The exercise: Reproduce the lines from the one containing "How far is point" through the end of the records, substituting "distance" for "separation" and leaving everything else unchanged.

-*-*-

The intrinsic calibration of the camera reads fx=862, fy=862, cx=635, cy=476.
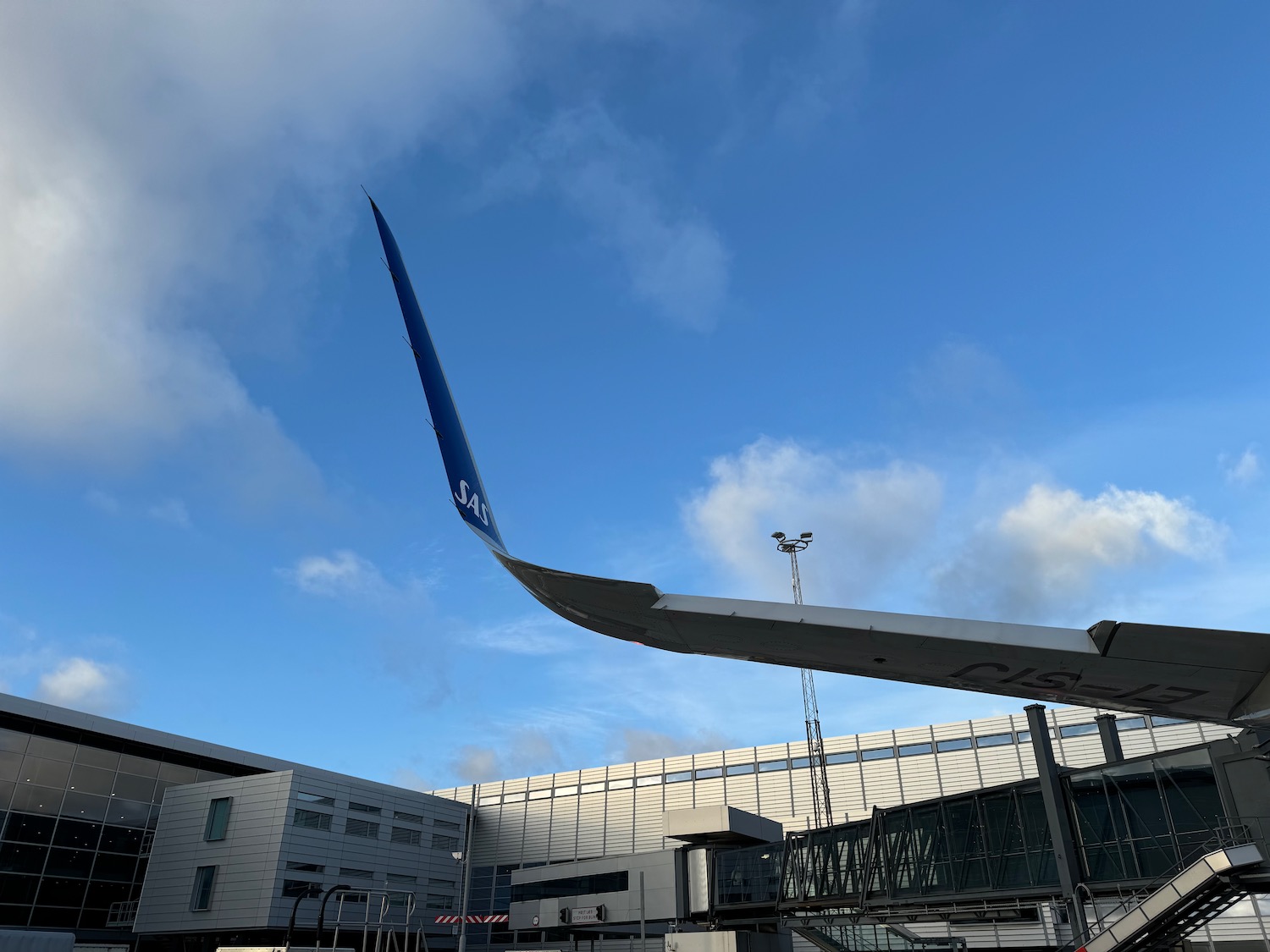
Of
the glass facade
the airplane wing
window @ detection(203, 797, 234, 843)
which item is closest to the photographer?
the airplane wing

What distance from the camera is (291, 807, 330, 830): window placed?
186 feet

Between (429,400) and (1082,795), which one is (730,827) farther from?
(429,400)

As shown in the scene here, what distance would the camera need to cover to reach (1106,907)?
2594 centimetres

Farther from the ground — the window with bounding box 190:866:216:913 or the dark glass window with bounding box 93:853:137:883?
the dark glass window with bounding box 93:853:137:883

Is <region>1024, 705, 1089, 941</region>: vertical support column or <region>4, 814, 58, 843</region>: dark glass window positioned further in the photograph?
<region>4, 814, 58, 843</region>: dark glass window

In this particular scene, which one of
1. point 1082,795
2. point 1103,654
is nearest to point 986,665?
point 1103,654

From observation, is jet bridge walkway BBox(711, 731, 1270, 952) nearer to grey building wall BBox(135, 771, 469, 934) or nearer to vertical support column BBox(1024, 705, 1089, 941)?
vertical support column BBox(1024, 705, 1089, 941)

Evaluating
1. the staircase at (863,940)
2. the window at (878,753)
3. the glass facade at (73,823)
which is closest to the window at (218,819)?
the glass facade at (73,823)

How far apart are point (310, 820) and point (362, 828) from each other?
4966 millimetres

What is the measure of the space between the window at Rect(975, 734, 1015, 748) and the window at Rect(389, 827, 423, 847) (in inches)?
1731

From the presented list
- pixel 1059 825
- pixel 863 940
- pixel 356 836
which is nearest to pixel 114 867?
pixel 356 836

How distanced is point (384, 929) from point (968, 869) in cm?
4858

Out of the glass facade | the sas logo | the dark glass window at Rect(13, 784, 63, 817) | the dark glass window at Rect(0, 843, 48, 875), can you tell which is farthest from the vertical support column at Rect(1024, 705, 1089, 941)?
the dark glass window at Rect(13, 784, 63, 817)

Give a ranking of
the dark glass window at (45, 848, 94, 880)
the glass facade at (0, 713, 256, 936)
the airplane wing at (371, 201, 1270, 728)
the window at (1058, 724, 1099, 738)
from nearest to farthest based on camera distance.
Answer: the airplane wing at (371, 201, 1270, 728)
the glass facade at (0, 713, 256, 936)
the dark glass window at (45, 848, 94, 880)
the window at (1058, 724, 1099, 738)
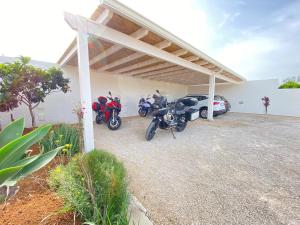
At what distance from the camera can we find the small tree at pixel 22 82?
2.67 meters

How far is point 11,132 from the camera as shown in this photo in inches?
52.1

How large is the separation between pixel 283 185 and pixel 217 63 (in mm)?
4610

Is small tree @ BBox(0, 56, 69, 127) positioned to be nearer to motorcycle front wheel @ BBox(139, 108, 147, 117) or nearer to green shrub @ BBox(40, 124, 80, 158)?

-*-*-

Correct result:
How far is point 11,132 from the camera as shown in this photo in inches?
52.1

How large is the distance between pixel 283 185 and pixel 217 63 (in mm)?
4610

Is small tree @ BBox(0, 56, 69, 127) positioned to be nearer to motorcycle front wheel @ BBox(139, 108, 147, 117) or nearer to green shrub @ BBox(40, 124, 80, 158)?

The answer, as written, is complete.